- _RECORDS SUPPLIED_

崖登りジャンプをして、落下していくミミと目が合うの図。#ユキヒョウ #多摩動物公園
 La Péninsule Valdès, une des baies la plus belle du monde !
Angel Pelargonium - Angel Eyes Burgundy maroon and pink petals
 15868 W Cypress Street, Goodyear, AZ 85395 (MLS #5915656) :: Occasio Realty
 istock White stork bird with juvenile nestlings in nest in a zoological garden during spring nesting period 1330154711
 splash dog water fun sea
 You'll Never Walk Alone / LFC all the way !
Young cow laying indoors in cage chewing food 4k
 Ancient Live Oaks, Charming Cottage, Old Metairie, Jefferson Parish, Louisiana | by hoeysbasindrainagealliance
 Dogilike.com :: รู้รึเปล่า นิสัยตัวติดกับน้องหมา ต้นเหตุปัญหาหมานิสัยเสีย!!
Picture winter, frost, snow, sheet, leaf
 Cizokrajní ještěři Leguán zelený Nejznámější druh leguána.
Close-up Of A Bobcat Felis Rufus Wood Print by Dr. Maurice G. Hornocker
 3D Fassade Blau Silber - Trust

- _HOW TO COMPLETE THIS TASK_
Print the listing in full, exactly as given.

- _RESPONSE AREA_
崖登りジャンプをして、落下していくミミと目が合うの図。#ユキヒョウ #多摩動物公園
 La Péninsule Valdès, une des baies la plus belle du monde !
Angel Pelargonium - Angel Eyes Burgundy maroon and pink petals
 15868 W Cypress Street, Goodyear, AZ 85395 (MLS #5915656) :: Occasio Realty
 istock White stork bird with juvenile nestlings in nest in a zoological garden during spring nesting period 1330154711
 splash dog water fun sea
 You'll Never Walk Alone / LFC all the way !
Young cow laying indoors in cage chewing food 4k
 Ancient Live Oaks, Charming Cottage, Old Metairie, Jefferson Parish, Louisiana | by hoeysbasindrainagealliance
 Dogilike.com :: รู้รึเปล่า นิสัยตัวติดกับน้องหมา ต้นเหตุปัญหาหมานิสัยเสีย!!
Picture winter, frost, snow, sheet, leaf
 Cizokrajní ještěři Leguán zelený Nejznámější druh leguána.
Close-up Of A Bobcat Felis Rufus Wood Print by Dr. Maurice G. Hornocker
 3D Fassade Blau Silber - Trust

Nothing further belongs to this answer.